● Задания:
1 > Перепиши фрагмент текста о Меттернихе, начиная с «Из этого вытекает, что» и заканчивая «испытание глубокой реформой?». При этом замени «канцлера» на «министра».
2 > Изложи текст о Меттернихе в двух предложениях.
3 > Продолжи текст о Меттернихе после его последнего предложения.

● Текст страницы:

>>>

Добавить в цитаты Настройки чтения

Страница 5 из 35

Из этого вытекает, что методы Меттерниха были адекватны стоявшей перед ним глобальной задаче. Ею было прежде всего сохранение большой многонациональной империи. Можно, конечно, упрекать канцлера, что он избегал сколько-нибудь серьезного реформирования Австрийской империи. Но неизбежно встает вопрос, а выдержала бы она испытание глубокой реформой?

Князь отнюдь не был «Дон-Кихотом легитимизма», как его нередко называли с легкой руки известного австрийского литератора А. Грильпарцера. Трудно сказать, была ли известна эта характеристика Ф. М. Достоевскому. Во всяком случае он ощущал изначальную противоположность между реальным и вымышленным персонажами. Интуитивно он судил вернее, чем непосредственно наблюдавший князя австрийский поэт. Один из разделов «Дневника писателя» озаглавлен Достоевским по принципу антитезы «Меттернихи и Дон-Кихоты»[45]. Первые ассоциировались с прозаическим холодным расчетом, а вторые – с бескорыстной безоглядностью, возвышенными намерениями.

Да, князь бросал вызов времени. «Я люблю все, что противостоит напору времени»[46], – не без кокетства писал Меттерних. Но ему совсем не подходит роль романтического героя. В его борьбе со временем отсутствовали возвышенный трагизм и героика. Ему, как замечает Киссинджер, «недоставало духу преодолеть тупик, возникающий при исторических кризисах, и способности глянуть на пропасть не с отстраненностью ученого, а как на вызов, который необходимо преодолеть или погибнуть»[47].

<<<

● Сохранённые данные:

>>>

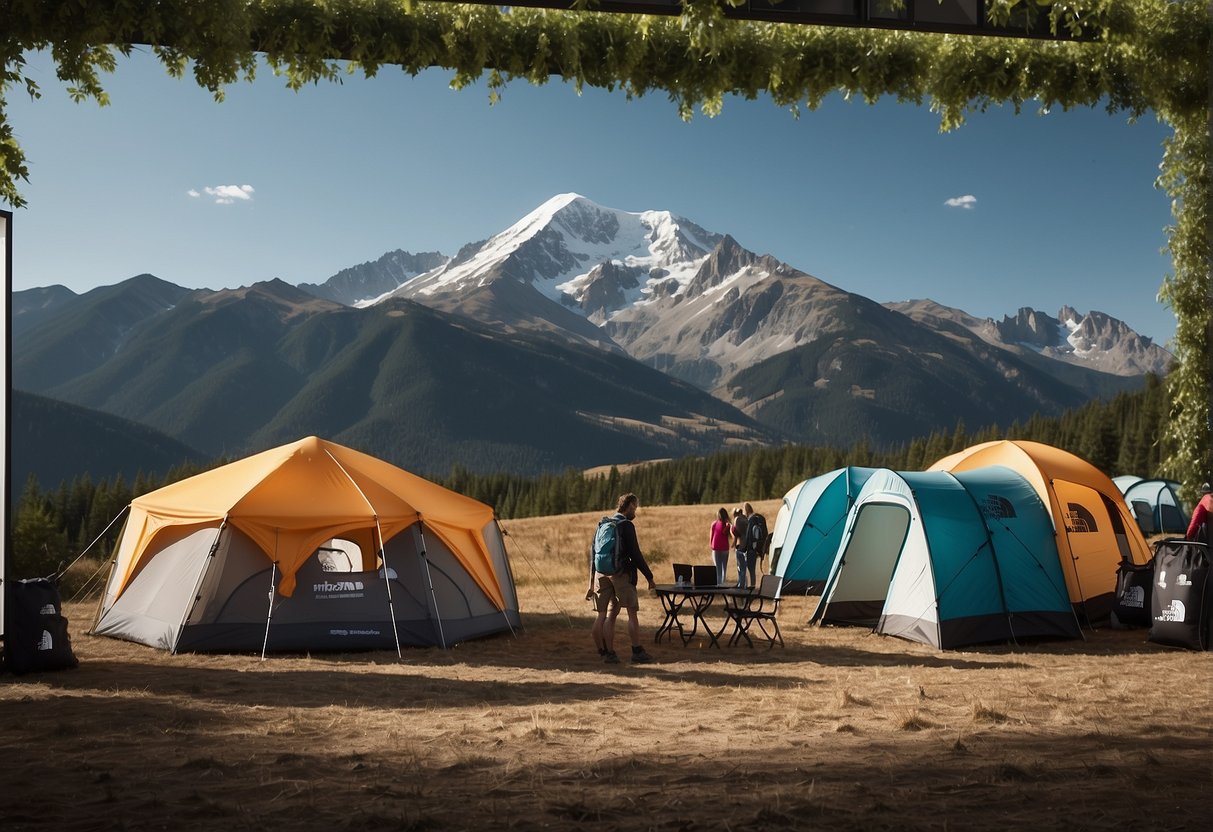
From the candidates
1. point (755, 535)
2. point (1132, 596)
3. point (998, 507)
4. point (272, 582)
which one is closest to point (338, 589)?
point (272, 582)

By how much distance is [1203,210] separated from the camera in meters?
6.18

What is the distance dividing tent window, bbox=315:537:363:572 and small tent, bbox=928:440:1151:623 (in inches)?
413

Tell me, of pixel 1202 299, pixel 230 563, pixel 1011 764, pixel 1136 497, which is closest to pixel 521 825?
pixel 1011 764

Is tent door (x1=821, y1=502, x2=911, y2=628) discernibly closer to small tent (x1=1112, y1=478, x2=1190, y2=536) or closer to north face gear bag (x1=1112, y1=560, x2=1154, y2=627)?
north face gear bag (x1=1112, y1=560, x2=1154, y2=627)

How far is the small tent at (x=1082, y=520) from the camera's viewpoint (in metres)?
15.8

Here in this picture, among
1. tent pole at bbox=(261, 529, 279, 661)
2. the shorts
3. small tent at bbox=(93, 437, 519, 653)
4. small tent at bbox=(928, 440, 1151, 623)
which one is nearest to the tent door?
small tent at bbox=(928, 440, 1151, 623)

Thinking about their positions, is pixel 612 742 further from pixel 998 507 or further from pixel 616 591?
pixel 998 507

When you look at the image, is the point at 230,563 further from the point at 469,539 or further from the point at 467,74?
the point at 467,74

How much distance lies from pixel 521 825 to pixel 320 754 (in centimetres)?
236

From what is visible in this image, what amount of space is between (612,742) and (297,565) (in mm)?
7602

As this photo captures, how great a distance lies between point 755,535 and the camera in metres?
22.8

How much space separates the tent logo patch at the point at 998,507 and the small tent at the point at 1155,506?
1024 inches

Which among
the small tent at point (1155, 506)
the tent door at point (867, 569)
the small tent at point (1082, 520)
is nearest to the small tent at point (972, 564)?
the small tent at point (1082, 520)

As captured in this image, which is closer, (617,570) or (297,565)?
(617,570)
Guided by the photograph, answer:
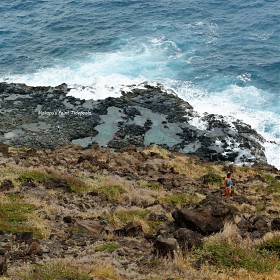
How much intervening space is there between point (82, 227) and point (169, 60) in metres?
50.3

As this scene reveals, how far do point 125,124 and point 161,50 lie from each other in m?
22.4

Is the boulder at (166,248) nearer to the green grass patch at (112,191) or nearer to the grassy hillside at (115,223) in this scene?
the grassy hillside at (115,223)

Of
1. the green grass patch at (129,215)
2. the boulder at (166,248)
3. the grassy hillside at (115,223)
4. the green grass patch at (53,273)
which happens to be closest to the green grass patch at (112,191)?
the grassy hillside at (115,223)

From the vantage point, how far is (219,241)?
1333 centimetres

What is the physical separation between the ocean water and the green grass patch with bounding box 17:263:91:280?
1346 inches

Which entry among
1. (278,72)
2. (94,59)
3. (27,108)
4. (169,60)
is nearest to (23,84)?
(27,108)

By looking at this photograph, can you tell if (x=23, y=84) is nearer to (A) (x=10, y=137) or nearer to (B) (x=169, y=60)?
(A) (x=10, y=137)

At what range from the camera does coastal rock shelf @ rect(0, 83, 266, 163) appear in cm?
4397

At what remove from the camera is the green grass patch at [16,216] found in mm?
14476

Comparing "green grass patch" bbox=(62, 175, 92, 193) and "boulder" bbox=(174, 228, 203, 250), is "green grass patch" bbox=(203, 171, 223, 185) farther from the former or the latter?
"boulder" bbox=(174, 228, 203, 250)

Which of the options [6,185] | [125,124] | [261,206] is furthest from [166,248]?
[125,124]

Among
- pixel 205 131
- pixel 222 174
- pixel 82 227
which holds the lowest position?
pixel 205 131

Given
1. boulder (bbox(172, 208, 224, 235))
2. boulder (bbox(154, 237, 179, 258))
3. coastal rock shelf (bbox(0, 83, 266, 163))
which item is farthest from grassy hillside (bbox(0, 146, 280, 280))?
coastal rock shelf (bbox(0, 83, 266, 163))

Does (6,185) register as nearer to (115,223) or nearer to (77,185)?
(77,185)
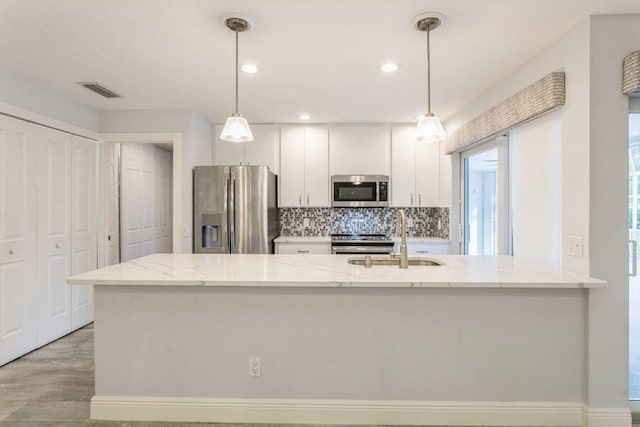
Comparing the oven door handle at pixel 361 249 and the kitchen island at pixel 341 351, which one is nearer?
the kitchen island at pixel 341 351

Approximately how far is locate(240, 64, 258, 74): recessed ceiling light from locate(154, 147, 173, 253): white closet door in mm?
3197

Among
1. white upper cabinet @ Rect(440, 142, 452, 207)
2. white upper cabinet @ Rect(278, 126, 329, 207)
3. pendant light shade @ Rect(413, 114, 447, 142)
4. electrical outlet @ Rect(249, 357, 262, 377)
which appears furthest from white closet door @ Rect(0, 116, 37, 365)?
white upper cabinet @ Rect(440, 142, 452, 207)

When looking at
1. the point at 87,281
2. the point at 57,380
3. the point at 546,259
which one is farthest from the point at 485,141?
the point at 57,380

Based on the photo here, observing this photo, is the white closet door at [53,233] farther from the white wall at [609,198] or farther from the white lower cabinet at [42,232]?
the white wall at [609,198]

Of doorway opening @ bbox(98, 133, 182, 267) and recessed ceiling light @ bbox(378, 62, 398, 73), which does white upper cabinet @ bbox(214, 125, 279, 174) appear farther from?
recessed ceiling light @ bbox(378, 62, 398, 73)

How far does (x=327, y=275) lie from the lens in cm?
195

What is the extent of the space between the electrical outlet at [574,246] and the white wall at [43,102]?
4.02 metres

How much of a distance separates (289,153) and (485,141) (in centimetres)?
220

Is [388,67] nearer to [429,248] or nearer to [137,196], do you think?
[429,248]

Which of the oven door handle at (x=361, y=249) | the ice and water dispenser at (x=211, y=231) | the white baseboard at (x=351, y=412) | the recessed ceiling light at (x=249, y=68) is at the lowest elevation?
the white baseboard at (x=351, y=412)

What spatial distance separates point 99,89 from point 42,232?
1336 mm

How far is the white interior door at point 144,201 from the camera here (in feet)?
15.0

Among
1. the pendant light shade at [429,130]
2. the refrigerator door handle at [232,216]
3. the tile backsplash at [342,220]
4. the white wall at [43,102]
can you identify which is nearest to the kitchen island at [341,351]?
the pendant light shade at [429,130]

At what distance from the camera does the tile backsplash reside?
4723 mm
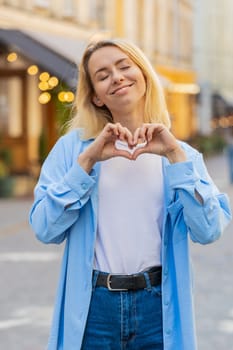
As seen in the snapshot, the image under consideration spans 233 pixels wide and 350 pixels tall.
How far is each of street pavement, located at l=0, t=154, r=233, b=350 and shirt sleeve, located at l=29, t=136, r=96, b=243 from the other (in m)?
3.32

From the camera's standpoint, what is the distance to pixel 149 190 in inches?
110

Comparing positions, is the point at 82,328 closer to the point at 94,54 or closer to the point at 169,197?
the point at 169,197

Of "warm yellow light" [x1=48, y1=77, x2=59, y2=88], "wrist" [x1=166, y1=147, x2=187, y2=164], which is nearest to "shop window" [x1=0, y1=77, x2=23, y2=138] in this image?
"warm yellow light" [x1=48, y1=77, x2=59, y2=88]

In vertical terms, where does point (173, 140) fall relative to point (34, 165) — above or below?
above

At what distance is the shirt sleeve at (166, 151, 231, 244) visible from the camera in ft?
8.80

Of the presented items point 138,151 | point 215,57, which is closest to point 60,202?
point 138,151

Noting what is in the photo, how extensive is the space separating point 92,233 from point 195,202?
0.32m

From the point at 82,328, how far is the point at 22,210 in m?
13.6

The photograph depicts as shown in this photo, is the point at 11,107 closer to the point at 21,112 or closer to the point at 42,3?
the point at 21,112

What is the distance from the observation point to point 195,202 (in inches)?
105

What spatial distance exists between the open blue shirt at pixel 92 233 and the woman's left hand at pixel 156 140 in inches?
2.1

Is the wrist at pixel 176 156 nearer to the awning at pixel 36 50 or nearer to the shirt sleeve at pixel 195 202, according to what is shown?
the shirt sleeve at pixel 195 202

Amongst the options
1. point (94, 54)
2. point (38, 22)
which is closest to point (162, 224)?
point (94, 54)

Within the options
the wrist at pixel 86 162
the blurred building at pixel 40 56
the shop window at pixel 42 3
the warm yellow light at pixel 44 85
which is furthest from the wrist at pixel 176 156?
the shop window at pixel 42 3
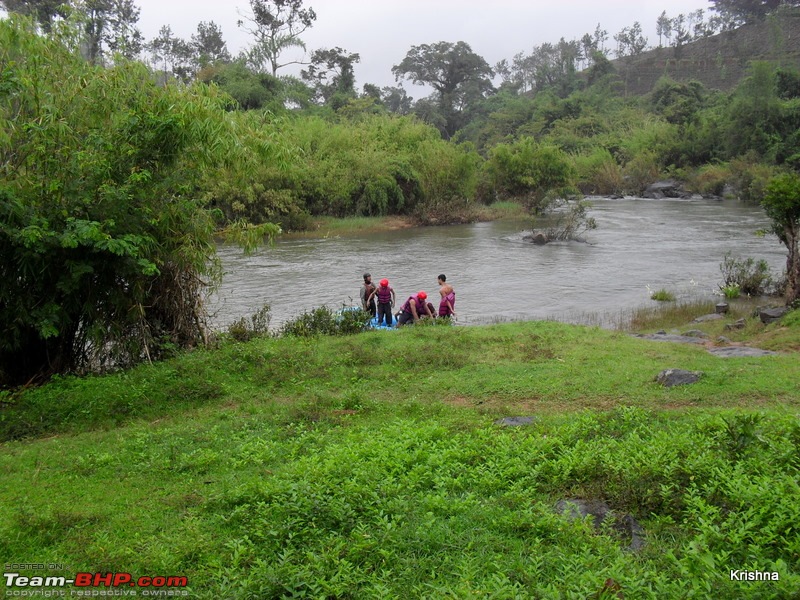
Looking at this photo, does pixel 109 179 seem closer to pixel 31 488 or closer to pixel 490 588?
pixel 31 488

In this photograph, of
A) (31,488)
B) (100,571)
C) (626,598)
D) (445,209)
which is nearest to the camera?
(626,598)

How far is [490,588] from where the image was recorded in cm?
373

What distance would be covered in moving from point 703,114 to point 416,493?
218ft

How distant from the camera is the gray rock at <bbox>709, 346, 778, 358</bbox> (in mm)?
10936

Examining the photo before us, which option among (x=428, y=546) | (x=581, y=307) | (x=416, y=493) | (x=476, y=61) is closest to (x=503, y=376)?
(x=416, y=493)

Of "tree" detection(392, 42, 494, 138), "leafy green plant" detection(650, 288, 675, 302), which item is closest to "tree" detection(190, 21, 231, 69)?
"tree" detection(392, 42, 494, 138)

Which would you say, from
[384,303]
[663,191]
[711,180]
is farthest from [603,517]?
[663,191]

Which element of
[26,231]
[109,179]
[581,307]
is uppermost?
[109,179]

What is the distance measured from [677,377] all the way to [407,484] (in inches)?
201

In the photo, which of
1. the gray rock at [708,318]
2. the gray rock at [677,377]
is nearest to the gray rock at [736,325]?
the gray rock at [708,318]

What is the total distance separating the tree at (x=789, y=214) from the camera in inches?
588

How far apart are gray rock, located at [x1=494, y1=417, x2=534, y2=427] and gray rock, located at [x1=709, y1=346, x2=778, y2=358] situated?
16.9 ft

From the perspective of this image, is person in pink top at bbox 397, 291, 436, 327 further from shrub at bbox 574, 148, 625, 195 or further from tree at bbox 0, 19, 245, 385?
shrub at bbox 574, 148, 625, 195

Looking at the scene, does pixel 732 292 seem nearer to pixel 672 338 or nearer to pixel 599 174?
pixel 672 338
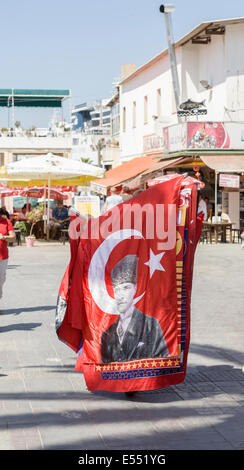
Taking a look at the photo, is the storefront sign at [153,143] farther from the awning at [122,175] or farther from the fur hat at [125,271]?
the fur hat at [125,271]

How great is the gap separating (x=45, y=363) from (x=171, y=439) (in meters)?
2.41

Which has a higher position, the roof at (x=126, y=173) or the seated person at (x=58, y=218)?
the roof at (x=126, y=173)

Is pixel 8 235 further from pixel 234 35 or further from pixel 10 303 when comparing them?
pixel 234 35

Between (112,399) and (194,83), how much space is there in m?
24.5

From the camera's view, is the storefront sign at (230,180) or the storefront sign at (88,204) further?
the storefront sign at (230,180)

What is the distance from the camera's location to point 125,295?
5688 millimetres

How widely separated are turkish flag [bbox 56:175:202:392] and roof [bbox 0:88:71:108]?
148 ft

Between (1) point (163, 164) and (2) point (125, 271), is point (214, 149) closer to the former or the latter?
(1) point (163, 164)

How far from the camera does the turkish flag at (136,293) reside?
565cm

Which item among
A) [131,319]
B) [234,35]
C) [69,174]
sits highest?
[234,35]

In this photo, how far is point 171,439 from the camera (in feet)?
15.6

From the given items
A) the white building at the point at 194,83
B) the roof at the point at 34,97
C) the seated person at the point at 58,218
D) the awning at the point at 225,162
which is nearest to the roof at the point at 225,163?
the awning at the point at 225,162

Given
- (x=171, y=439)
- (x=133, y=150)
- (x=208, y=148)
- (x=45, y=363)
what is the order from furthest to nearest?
1. (x=133, y=150)
2. (x=208, y=148)
3. (x=45, y=363)
4. (x=171, y=439)

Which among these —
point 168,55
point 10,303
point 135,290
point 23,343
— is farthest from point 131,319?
point 168,55
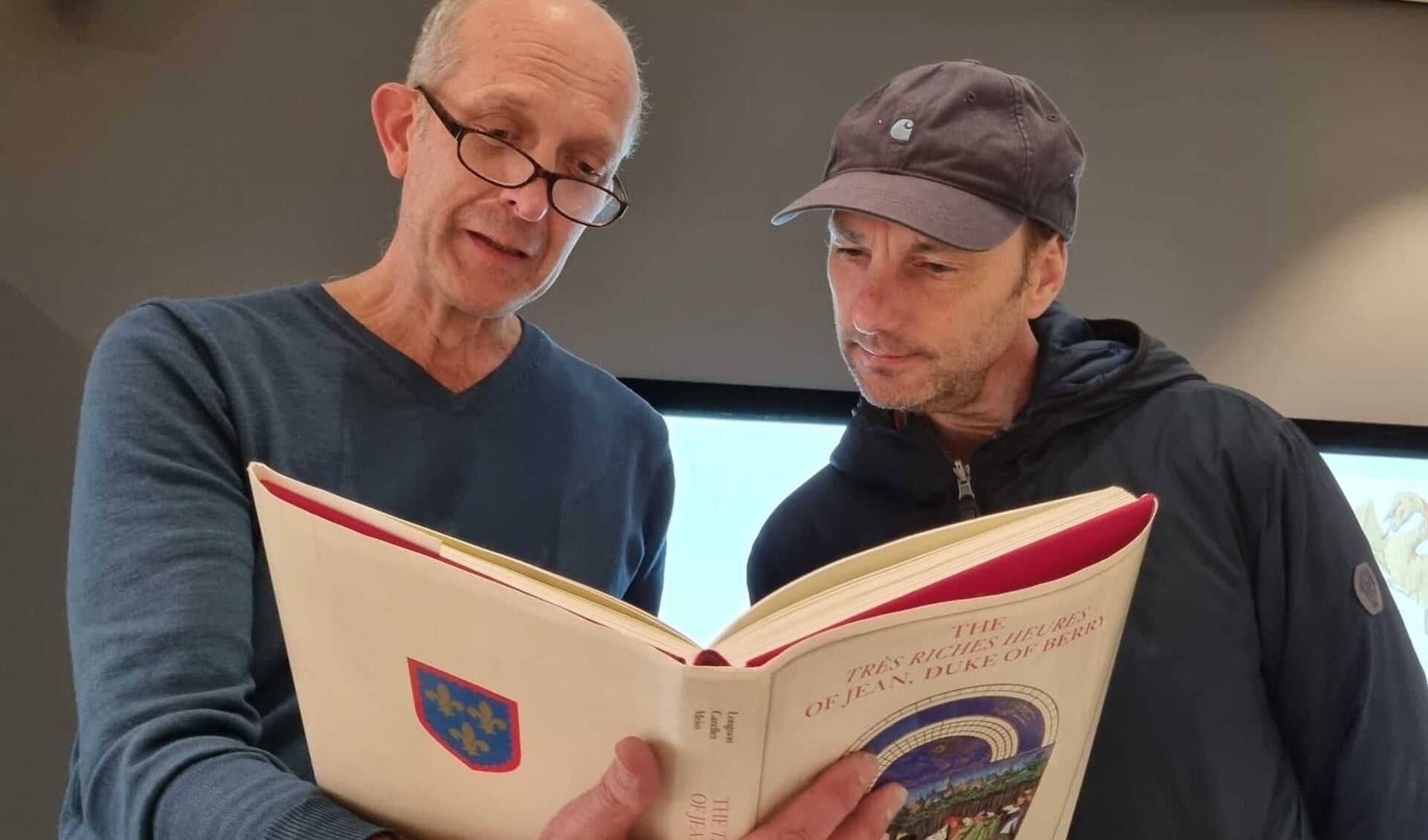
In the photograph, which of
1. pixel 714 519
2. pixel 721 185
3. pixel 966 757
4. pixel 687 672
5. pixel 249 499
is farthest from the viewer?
pixel 721 185

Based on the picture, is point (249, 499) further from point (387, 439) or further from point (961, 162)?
point (961, 162)

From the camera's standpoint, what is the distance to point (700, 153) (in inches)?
69.3

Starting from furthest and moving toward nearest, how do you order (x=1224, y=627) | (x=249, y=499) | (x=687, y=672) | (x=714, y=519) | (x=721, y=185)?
(x=721, y=185) < (x=714, y=519) < (x=1224, y=627) < (x=249, y=499) < (x=687, y=672)

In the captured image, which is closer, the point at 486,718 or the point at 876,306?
the point at 486,718

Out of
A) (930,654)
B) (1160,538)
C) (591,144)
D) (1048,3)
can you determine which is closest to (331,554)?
(930,654)

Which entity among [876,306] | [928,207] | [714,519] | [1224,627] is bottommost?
[714,519]

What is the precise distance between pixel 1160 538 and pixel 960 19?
4.43ft

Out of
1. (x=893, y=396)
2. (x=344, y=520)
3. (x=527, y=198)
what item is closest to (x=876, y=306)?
(x=893, y=396)

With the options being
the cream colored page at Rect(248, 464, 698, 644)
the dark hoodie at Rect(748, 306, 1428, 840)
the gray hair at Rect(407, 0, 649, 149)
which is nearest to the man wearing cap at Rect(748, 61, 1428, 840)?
the dark hoodie at Rect(748, 306, 1428, 840)

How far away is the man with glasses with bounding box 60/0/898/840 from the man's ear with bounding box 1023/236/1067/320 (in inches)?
18.4

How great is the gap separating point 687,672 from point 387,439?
0.56m

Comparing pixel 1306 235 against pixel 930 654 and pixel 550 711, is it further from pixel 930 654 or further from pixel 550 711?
pixel 550 711

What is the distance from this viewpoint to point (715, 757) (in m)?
0.46

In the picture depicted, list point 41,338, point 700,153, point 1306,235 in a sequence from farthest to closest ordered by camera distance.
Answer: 1. point 1306,235
2. point 700,153
3. point 41,338
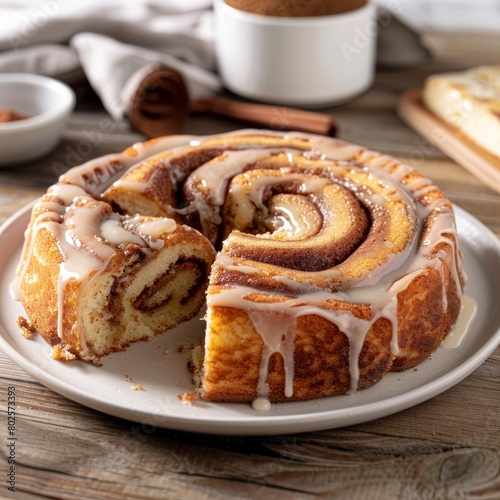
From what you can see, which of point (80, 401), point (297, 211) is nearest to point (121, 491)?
point (80, 401)

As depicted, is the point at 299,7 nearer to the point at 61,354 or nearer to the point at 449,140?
the point at 449,140

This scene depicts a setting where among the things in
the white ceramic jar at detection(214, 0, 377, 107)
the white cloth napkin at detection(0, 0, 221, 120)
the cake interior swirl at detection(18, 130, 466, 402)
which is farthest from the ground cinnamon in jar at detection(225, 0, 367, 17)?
the cake interior swirl at detection(18, 130, 466, 402)

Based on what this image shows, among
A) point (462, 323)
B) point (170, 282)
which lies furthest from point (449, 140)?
point (170, 282)

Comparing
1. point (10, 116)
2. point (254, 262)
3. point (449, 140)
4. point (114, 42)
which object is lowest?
point (449, 140)

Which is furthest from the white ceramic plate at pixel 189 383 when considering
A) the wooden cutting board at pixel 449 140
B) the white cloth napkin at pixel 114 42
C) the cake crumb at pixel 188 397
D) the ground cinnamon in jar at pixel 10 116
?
the white cloth napkin at pixel 114 42

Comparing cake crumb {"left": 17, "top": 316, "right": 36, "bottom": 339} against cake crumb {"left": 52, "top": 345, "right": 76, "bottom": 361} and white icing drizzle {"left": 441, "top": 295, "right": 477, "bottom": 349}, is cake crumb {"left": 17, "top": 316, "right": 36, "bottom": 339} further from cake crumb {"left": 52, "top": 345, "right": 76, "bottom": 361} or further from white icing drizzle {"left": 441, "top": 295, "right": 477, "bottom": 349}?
white icing drizzle {"left": 441, "top": 295, "right": 477, "bottom": 349}

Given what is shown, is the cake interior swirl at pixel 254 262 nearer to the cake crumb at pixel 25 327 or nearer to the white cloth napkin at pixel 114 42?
the cake crumb at pixel 25 327

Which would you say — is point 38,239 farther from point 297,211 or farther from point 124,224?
point 297,211
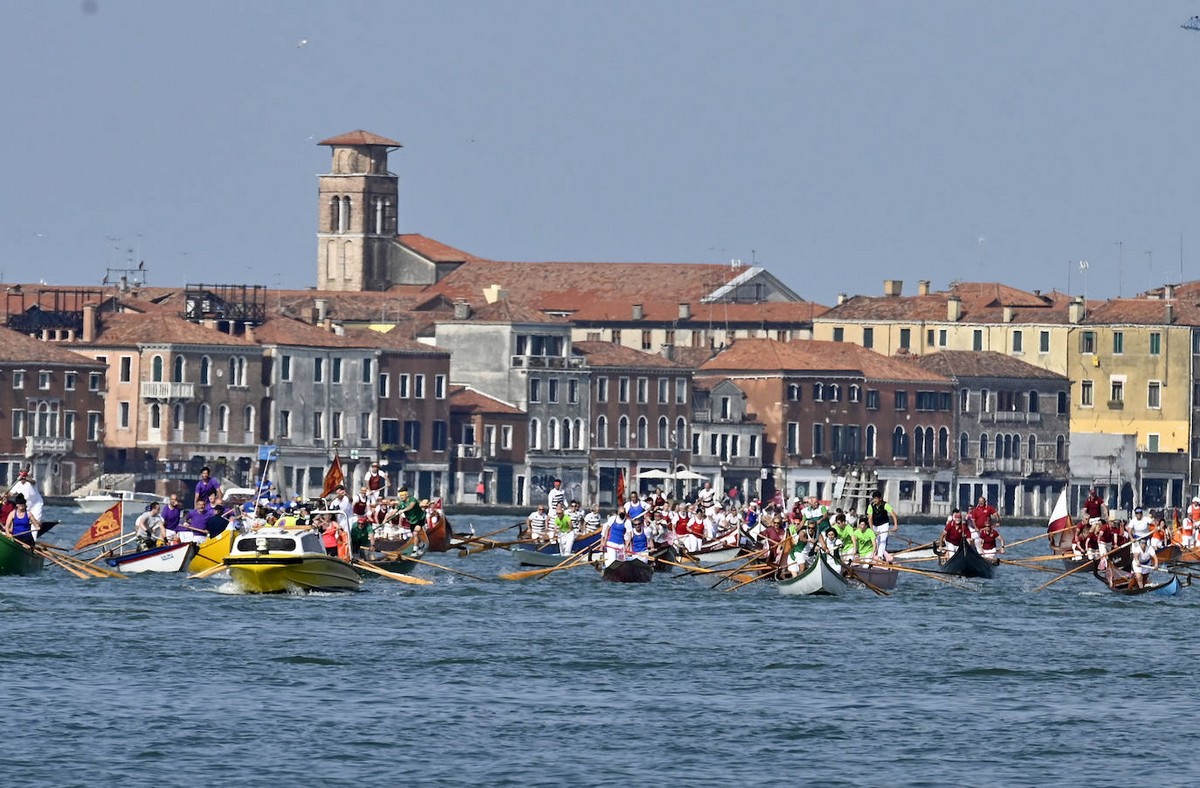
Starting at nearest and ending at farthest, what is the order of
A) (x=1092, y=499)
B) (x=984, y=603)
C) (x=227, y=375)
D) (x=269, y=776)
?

<<<

● Ответы по порядку:
1 >
Из этого вытекает, что методы Меттерниха были адекватны стоявшей перед ним глобальной задаче. Ею было прежде всего сохранение большой многонациональной империи. Можно, конечно, упрекать министра, что он избегал сколько-нибудь серьезного реформирования Австрийской империи. Но неизбежно встает вопрос, а выдержала бы она испытание глубокой реформой?

2 > Методы Меттерниха соответствовали его главной задаче — сохранению большой многонациональной империи, хотя его можно упрекать в том, что он избегал серьезного реформирования Австрийской империи. Он не был «Дон-Кихотом легитимизма» и романтическим героем: бросая вызов времени, он боролся с ним без возвышенного трагизма и героики.

3 >
Меттерних так и оставался грансеньором, в конце концов уступившим «силе вещей». Говоря об интеллектуальных дарованиях Меттерниха, о широте его познаний, способности к обобщению и умении ценить детали, такой крупный государственный деятель и историк, как Франсуа Гизо, отказывал своему австрийскому коллеге в одном: «Свойством, которого ему явно не хватало, было мужество, я имею в виду смелость инициативы и предприимчивость». «Он, – продолжал Гизо, – не находил радости в борьбе и страх перед опасностью у него сильнее, нежели стремление к успеху, достигаемому такой ценой»[48]. Приводя высказывание французского государственного деятеля, Г. фон Србик соглашается с ним. «У этой "чудесной натуры", – говорит он о своем герое, – всегда отсутствовало величие: политическая страсть, железная энергия, созидающая нечто новое творческая сила»[49].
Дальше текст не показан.